- [EXERCISE DIRECTIONS]
Could you copy the records below word for word, from the line containing "Of point (485, 961)" through the line containing "1867 centimetres", with both of those lines included and the pictures left out?
>> BEGIN DATA ROWS
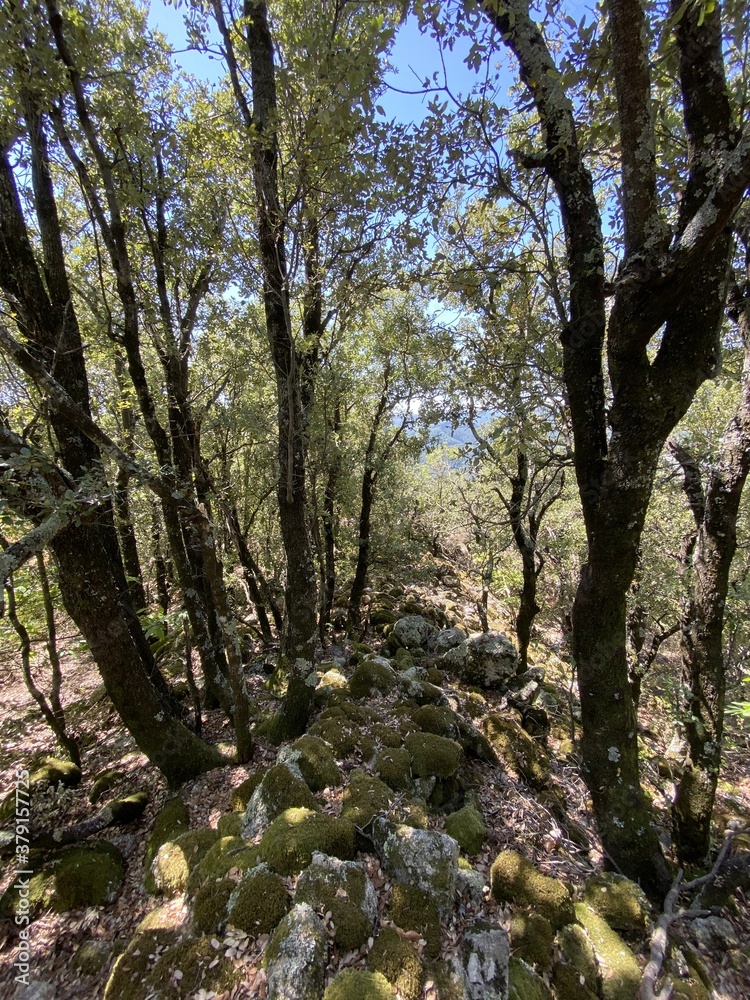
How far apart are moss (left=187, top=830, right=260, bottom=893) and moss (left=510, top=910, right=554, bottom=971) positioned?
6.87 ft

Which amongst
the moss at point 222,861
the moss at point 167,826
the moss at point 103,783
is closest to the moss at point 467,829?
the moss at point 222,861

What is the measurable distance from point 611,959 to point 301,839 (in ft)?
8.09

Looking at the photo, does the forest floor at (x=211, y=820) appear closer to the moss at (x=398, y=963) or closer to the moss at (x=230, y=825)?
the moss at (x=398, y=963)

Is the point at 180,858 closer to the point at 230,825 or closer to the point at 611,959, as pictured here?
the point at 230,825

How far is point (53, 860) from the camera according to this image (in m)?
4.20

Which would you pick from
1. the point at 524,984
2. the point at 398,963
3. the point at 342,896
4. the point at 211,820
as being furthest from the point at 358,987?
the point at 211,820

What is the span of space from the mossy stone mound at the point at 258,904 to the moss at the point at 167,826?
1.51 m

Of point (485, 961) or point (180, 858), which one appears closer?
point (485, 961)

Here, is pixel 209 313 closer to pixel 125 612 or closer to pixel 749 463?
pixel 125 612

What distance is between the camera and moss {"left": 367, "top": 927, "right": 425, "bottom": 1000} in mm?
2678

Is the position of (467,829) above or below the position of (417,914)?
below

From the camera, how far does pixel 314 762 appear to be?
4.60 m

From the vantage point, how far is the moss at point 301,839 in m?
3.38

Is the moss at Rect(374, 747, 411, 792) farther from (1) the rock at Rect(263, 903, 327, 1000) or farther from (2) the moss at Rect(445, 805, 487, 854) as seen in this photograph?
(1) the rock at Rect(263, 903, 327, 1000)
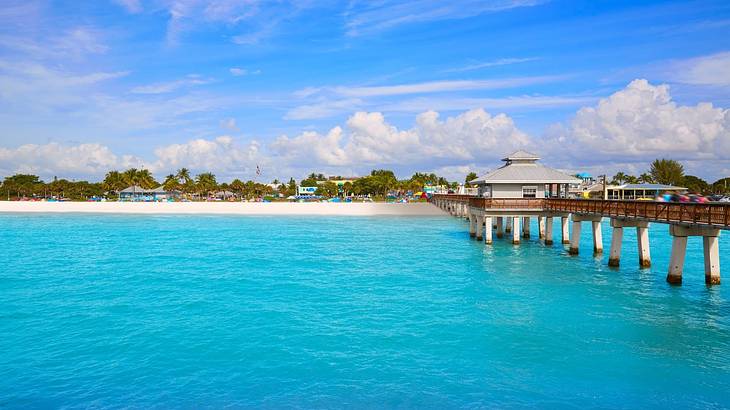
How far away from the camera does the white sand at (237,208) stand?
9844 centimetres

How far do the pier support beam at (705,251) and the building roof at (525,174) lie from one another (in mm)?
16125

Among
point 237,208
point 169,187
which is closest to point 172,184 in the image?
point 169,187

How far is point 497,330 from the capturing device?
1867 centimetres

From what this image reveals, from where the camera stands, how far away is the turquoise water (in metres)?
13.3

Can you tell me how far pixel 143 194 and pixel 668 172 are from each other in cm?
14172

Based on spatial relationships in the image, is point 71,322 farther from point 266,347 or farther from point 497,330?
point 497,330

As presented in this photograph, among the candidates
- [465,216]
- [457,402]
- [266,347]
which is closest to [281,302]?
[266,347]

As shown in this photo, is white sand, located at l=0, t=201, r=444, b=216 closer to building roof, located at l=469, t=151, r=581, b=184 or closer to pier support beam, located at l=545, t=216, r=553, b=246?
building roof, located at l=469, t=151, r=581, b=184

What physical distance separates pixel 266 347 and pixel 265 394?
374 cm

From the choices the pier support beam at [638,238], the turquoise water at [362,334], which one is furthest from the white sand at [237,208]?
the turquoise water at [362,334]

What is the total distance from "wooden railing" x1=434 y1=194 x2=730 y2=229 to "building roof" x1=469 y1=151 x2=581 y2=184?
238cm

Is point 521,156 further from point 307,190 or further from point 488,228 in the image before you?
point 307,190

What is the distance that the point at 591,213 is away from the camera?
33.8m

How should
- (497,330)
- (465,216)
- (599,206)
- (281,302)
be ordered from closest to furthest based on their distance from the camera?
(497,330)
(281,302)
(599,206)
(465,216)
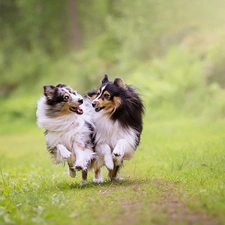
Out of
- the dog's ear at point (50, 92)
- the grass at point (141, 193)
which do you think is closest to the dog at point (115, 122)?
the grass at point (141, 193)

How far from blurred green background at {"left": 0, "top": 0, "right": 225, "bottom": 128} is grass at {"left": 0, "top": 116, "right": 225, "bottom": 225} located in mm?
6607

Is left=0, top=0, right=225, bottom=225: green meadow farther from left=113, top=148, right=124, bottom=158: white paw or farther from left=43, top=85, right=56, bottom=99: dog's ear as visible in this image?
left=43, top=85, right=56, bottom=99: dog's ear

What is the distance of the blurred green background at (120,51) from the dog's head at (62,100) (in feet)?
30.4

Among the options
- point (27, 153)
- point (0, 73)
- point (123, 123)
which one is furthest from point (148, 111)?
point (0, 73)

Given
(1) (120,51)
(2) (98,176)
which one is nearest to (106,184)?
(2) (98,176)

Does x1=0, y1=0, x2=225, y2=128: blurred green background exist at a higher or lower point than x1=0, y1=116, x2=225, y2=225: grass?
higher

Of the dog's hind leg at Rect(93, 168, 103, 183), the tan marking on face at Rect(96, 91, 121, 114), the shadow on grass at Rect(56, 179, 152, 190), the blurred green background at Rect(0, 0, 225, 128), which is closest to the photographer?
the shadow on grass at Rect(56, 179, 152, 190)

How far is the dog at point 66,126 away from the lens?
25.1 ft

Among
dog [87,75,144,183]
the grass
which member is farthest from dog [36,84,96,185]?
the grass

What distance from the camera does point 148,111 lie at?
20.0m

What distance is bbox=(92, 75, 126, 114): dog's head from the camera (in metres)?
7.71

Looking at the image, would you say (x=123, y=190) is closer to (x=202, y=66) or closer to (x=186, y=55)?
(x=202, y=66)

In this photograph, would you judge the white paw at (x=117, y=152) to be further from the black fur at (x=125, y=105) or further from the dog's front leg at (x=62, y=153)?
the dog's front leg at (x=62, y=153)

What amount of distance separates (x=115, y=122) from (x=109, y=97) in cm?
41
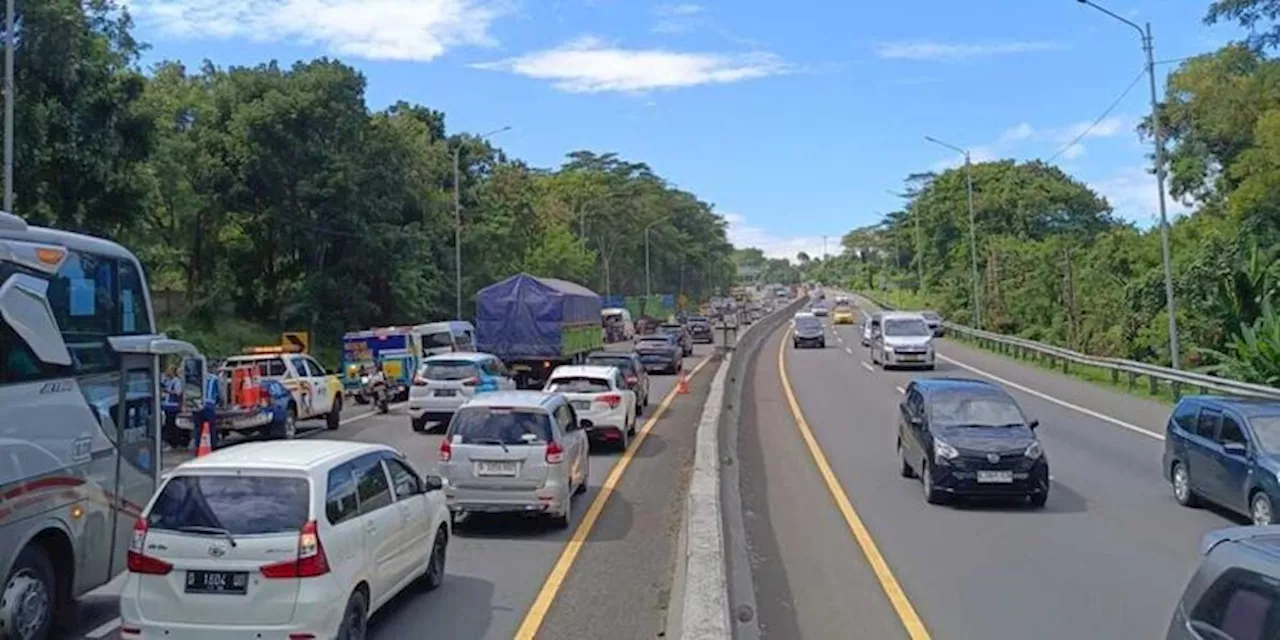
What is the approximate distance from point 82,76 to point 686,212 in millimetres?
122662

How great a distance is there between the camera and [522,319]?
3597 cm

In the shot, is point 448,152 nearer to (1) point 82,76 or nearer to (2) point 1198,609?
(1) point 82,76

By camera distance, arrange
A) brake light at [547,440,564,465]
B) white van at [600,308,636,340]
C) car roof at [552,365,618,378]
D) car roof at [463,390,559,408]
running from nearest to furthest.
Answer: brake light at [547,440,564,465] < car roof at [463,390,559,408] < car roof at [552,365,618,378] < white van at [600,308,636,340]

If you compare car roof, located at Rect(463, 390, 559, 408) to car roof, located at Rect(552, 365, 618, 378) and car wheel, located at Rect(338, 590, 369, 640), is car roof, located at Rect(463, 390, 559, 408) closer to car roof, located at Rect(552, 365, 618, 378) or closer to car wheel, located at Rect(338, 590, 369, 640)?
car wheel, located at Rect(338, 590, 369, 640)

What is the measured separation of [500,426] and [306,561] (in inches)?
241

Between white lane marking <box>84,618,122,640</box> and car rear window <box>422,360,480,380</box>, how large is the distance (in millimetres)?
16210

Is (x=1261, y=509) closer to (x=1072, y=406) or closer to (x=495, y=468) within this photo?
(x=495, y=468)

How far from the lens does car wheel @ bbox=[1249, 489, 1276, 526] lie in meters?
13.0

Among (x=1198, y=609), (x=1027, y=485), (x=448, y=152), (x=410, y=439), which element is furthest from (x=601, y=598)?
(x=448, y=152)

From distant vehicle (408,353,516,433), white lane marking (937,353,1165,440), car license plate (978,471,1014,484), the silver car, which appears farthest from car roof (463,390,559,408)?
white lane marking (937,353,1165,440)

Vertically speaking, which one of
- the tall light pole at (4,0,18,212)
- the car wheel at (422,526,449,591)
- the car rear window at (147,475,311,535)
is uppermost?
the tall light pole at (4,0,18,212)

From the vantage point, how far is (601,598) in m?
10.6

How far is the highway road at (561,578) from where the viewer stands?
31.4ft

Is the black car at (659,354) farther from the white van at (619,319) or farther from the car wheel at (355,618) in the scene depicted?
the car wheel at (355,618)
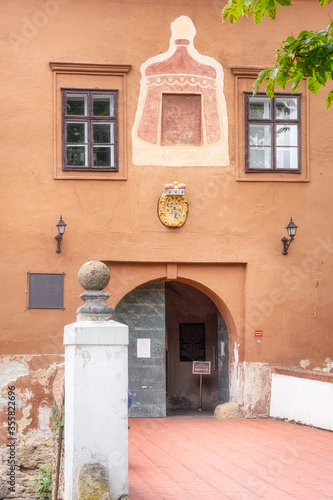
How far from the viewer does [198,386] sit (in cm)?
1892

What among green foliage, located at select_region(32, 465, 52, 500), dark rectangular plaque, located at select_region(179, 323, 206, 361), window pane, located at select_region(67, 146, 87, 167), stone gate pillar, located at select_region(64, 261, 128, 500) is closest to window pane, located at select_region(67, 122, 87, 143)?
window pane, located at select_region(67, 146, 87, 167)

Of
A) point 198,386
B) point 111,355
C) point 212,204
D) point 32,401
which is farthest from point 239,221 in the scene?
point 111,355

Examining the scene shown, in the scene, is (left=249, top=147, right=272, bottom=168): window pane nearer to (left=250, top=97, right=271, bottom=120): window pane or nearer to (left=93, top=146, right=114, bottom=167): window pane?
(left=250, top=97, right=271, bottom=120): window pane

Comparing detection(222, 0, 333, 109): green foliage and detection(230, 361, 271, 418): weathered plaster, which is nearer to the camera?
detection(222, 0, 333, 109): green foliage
>> END DATA ROWS
- [ANSWER]
Of point (485, 961) or point (180, 858), which one appears closer?
point (485, 961)

Here, is pixel 209 313 closer to pixel 125 612 or closer to pixel 749 463?
pixel 125 612

What distance is between the camera and moss {"left": 367, "top": 927, "right": 425, "bottom": 1000} in mm?
2678

Is the position of (467,829) above or below the position of (417,914)?
below

From the camera, how far does pixel 314 762 appear to be?
4.60 m

From the vantage point, how far is the moss at point 301,839 in m?
3.38

Is the moss at Rect(374, 747, 411, 792) farther from (1) the rock at Rect(263, 903, 327, 1000) or farther from (2) the moss at Rect(445, 805, 487, 854) as seen in this photograph?
(1) the rock at Rect(263, 903, 327, 1000)
How far away from the camera does the white sand at (237,208) stand?
9844 centimetres

How far do the pier support beam at (705,251) and the building roof at (525,174) lie from one another (in mm)?
16125

Among
point 237,208
point 169,187
which is closest to point 172,184 in the image?
point 169,187

How far is point 497,330 from the capturing device?
1867 centimetres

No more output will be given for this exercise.